Which lines of the data contain the string "nice"? Show each of them.

+---+

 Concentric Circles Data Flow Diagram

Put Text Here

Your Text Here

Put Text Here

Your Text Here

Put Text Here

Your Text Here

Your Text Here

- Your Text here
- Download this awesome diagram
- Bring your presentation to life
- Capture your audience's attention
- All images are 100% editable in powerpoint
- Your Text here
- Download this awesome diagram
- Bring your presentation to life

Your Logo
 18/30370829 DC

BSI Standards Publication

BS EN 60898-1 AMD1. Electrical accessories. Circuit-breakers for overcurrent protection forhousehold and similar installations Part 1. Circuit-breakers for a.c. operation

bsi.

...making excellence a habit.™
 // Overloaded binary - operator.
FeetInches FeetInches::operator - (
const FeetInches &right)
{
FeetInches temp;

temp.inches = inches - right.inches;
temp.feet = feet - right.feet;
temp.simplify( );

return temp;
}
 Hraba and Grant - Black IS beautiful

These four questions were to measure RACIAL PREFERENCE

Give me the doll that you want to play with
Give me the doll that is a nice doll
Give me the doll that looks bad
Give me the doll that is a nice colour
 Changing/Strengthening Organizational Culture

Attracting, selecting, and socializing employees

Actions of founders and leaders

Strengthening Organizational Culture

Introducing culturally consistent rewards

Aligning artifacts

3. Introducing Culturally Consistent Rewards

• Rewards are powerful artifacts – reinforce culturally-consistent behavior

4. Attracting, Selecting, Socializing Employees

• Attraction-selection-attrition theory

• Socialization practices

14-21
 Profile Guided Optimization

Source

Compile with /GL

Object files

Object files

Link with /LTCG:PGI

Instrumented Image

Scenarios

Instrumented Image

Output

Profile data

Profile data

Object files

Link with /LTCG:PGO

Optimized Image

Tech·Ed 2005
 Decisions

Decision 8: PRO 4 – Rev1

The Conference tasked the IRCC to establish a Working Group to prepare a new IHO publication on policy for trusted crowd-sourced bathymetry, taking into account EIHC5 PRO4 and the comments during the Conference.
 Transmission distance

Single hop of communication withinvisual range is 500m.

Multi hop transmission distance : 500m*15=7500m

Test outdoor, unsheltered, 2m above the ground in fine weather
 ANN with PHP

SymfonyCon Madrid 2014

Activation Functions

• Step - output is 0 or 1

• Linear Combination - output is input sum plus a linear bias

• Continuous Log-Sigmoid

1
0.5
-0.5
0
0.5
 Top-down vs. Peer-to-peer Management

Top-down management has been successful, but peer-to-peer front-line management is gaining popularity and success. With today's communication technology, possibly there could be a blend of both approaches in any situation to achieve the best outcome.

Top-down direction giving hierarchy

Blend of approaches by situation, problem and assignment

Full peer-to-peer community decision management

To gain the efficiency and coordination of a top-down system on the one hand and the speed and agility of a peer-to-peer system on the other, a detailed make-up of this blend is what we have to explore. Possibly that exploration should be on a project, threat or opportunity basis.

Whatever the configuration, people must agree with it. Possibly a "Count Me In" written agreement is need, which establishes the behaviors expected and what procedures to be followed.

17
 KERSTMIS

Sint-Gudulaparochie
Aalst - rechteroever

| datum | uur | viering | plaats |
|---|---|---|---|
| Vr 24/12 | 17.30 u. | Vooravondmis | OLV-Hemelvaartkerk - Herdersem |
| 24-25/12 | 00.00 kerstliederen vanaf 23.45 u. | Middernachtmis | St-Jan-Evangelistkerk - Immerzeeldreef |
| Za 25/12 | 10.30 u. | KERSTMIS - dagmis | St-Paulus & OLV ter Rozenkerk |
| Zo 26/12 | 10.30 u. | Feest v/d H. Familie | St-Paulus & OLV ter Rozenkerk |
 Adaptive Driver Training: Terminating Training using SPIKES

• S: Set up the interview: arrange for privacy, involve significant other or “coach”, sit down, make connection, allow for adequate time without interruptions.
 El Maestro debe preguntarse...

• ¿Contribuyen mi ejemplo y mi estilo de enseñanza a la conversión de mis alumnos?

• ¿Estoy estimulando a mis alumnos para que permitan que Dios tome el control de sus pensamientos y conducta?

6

+---+

■ ANSWER BOX:
Give me the doll that is a nice doll
Give me the doll that is a nice colour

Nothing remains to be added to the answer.